Of course, different models have advantages and disadvantages, such as bias that can be wrong if it is too large. But there’s another way you can do it, you don’t make so many assumptions, you leave it to the data, you let the data learn it, and the good thing about it is, the easier your assumptions are, the less likely you are to make simple assumptions wrong, because you don’t have any assumptions. You need more data to help you fit out this complex feature.

So there’s no free lunch in industrial machine learning, it’s about making choices that are appropriate to the business problem, what model you choose for what business. Machine learning is not necessarily better than deep learning, so it is wise to make the right choices.

Application of machine learning challenges in industry

AI application platforms are needed

In addition to the XN in the picture, the intuitive idea is that you need an AI platform. Even though there are a lot of open source tools out there, we’re actually finding that they’re not enough.

Why hasn’t AI really reached every enterprise on a large scale?

This requirement is to say, if I want to make a success of AI system, I must be a AI expert, this requires us to the original architect, not only to understand their own architectural aspects of things, I also want to know the AI’s things, to do such a problem, the requirement is very high, which result in the AI is very difficult to be born.

Feature engineering: The process of finding the most critical features based on your model is called special engineering. Including feature cleaning, feature transformation, feature combination, and feature secondary engineering such things.

Feature engineering is very difficult, and it needs to be very different according to your model, and it needs to have a very deep understanding of your business. Therefore, the difficulty of feature engineering in the industry makes it impossible for many people to directly apply machine learning to artificial intelligence applications.

Chen Yuqiang told us that the fourth normal form wanted to do an automatic feature combination. After investigation, three ways were found:

1. Implicit feature combination; It mainly refers to feature combination in some ways that are not explicit feature combination, which is naturally friendly to continuous value combination features.

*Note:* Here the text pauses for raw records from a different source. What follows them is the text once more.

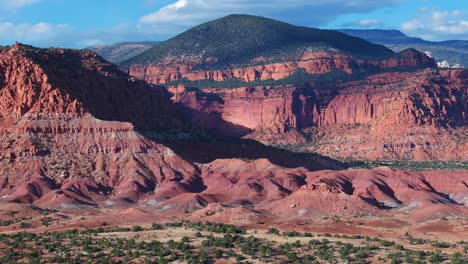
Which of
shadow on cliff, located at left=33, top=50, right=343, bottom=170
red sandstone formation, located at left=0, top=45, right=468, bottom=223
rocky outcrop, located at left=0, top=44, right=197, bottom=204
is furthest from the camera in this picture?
shadow on cliff, located at left=33, top=50, right=343, bottom=170

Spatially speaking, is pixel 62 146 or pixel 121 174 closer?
pixel 62 146

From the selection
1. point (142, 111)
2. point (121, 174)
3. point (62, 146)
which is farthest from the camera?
point (142, 111)

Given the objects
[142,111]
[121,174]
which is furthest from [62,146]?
[142,111]

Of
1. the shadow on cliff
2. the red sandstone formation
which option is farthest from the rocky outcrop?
the shadow on cliff

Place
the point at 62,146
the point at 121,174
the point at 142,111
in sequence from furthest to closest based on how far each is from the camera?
the point at 142,111
the point at 121,174
the point at 62,146

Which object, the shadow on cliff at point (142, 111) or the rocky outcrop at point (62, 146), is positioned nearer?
the rocky outcrop at point (62, 146)

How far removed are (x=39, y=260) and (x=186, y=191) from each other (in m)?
64.3

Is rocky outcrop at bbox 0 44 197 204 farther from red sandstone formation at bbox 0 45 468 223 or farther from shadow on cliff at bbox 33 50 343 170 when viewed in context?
shadow on cliff at bbox 33 50 343 170

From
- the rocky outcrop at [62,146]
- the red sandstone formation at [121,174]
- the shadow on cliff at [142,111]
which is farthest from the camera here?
the shadow on cliff at [142,111]

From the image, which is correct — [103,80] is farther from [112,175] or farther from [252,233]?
[252,233]

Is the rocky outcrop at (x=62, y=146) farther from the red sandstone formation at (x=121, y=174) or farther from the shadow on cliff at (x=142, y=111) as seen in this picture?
the shadow on cliff at (x=142, y=111)

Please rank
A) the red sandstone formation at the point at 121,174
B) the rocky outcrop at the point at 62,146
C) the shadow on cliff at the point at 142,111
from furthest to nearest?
the shadow on cliff at the point at 142,111
the rocky outcrop at the point at 62,146
the red sandstone formation at the point at 121,174

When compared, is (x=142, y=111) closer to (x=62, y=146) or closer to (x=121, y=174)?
(x=121, y=174)

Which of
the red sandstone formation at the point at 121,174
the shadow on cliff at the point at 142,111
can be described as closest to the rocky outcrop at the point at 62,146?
the red sandstone formation at the point at 121,174
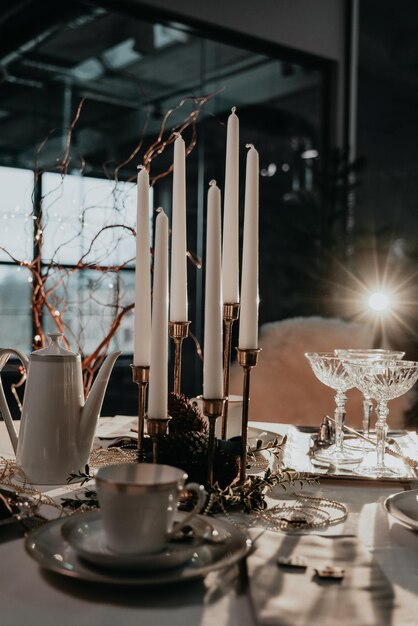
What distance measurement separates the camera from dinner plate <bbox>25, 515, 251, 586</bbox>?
63 centimetres

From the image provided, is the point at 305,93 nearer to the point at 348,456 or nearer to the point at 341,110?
the point at 341,110

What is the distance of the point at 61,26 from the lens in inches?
119

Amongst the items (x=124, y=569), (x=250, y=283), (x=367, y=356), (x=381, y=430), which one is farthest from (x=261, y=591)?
(x=367, y=356)

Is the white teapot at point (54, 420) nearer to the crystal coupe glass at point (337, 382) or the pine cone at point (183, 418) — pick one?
the pine cone at point (183, 418)

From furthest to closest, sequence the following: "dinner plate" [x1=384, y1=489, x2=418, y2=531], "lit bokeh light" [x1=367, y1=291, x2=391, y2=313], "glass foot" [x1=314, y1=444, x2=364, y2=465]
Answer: "lit bokeh light" [x1=367, y1=291, x2=391, y2=313] < "glass foot" [x1=314, y1=444, x2=364, y2=465] < "dinner plate" [x1=384, y1=489, x2=418, y2=531]

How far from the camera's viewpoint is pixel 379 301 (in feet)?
10.4

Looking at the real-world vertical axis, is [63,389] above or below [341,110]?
below

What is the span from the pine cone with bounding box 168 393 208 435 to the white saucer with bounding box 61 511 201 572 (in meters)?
0.27

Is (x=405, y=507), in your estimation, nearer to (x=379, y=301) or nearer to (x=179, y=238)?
(x=179, y=238)

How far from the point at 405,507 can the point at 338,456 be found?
280 mm

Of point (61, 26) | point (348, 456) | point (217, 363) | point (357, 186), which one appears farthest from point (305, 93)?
point (217, 363)

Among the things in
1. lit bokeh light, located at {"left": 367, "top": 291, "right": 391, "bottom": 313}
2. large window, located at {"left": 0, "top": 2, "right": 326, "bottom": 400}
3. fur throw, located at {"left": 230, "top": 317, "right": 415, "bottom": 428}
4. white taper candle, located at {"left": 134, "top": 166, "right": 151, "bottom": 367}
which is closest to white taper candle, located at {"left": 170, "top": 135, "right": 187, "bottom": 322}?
white taper candle, located at {"left": 134, "top": 166, "right": 151, "bottom": 367}

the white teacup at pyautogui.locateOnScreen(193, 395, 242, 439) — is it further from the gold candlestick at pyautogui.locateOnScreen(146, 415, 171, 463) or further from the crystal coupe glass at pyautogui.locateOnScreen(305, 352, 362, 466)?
the gold candlestick at pyautogui.locateOnScreen(146, 415, 171, 463)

Deep learning is a very typical work of implicit feature combination.

2. Semi-explicit feature combination; The main thing is that it looks explicit, but it’s not the way to do explicit feature combinations. This place is our number, it seems that each path is a feature combination, he said, referring to a pile of the combination of characteristic variables in a fixed interval values, but not to the combination of the characteristics of itself, he is the feature of effect is better, but it is the characteristics of the combination is just complicated, is not a true do feature combination way.

3. Explicit feature combination; Explicit feature combination is a very, very difficult problem, but it has the advantage of being superimposed, because it’s feature engineering, and this feature engineering can be applied to all the places where feature engineering is needed.

In addition, Chen yuqiang told us that the fourth normal Form recently proposed a FeatureGO algorithm, which is a method capable of making high-order feature combination. Under this system, we can achieve up to 10 order, we can achieve up to 16 order feature combination. Such an algorithm, based on the MCTS method, allows me to know what the probability is that a particular combination of features is likely to work better.

The computing power of artificial intelligence is also a very important part of artificial intelligence. Traditionally, you just say that the model you build is the most important part of artificial intelligence, but actually now, the model of artificial intelligence, the computing power, is very important.

Finally, Chen Yuqiang believes that replacing people with machines in the future is definitely a trend in the development of artificial intelligence in the industry in the future. From this point, there is still a lot of work to be done to continually lower the bar for user modeling.